Il tessuto produttivo italiano è composto per oltre il 99% da piccole e medie imprese con molteplici specializzazioni, tra cui agroalimentare, automotive, abbigliamento e arredamento. Le PMI esportano all’estero circa il 50% del totale delle esportazioni italiane che coinvolgono molteplici paesi UE ed extra UE, tra cui gli Stati Uniti.
Complessivamente circa il 48% dell’export italiano è rivolto a paesi extra UE; nel 2024 le esportazioni delle imprese italiane verso alcuni Paesi si sono ridotte, come nel caso degli USA con una flessione stimata al 3,6% (cfr. Rapporto Istat sulla competitività dei settori produttivi 2025). Da qui, l’analisi meriterebbe l’approfondimento di molteplici aspetti, come, ad esempio, la marginalità per le imprese, l’elasticità della domanda e il livello dei prezzi dei beni e servizi, le scelte di delocalizzazione e/o di individuazione di mercati alternativi, la presenza di tensioni geopolitiche, la politica monetaria internazionale e le soluzioni negoziali governative.
In pratica, l’ipotesi dazi alle importazioni statunitensi può essere riguardata assumendo più lenti di investigazione, tra cui quella dei potenziali effetti sulle esportazioni delle imprese italiane, che secondo alcune stime (cfr. Rapporto Istat sulla competitività dei settori produttivi 2025, p. 35) genererebbero la riduzione dell’export in relazione alla percentuale di dazi imposta degli Stati Uniti.

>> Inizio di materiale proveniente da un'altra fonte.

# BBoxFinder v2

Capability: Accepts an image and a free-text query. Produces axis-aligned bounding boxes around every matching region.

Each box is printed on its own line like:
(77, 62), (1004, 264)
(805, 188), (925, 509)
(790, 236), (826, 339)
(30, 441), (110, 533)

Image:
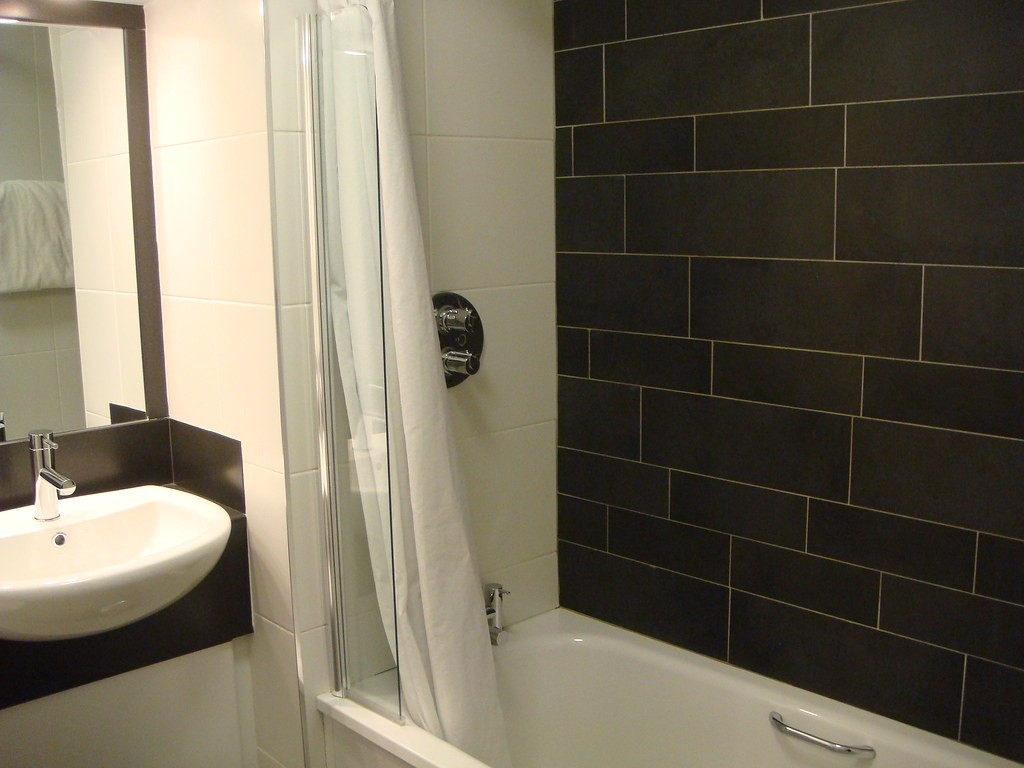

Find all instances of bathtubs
(314, 605), (1024, 768)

Sotto un profilo meramente teorico, è interessante segnalare come l’ipotesi dazi sulle importazioni USA sembrerebbe da ricondurre, tra i vari ambiti, all’ideologia dell’economista Stephen Miran il quale, assumendo che gli Stati Uniti investano nella fornitura di beni pubblici a livello globale (ad esempio, in ambito finanziario), prospetta la modifica della politica commerciale internazionale, come anche analizzato nell’articolo “Stephen Miran, l’ideologo dei dazi di Trump, spiega perché l’America deve ricostruire la sua base industriale” pubblicato da Milano Finanza (https://www.milanofinanza.it/news/stephen-miran-l-ideologo-dei-dazi-di-trump-spiega-perche-l-america-deve-ricostruire-la-sua-base-202504081019158014), sostenendo la necessità di contribuzione da parte dei Paesi extra USA che usufruiscono dei beni pubblici statunitensi. In questa logica i dazi rappresenterebbero, tra i vari aspetti, una entrata volta a supportare il finanziamento dei suddetti beni, oltre alla possibilità di incentivare la delocalizzazione delle imprese sul territorio statunitense, intervenendo sul deficit commerciale e sulla produzione interna, inclusa quella del settore manifatturiero.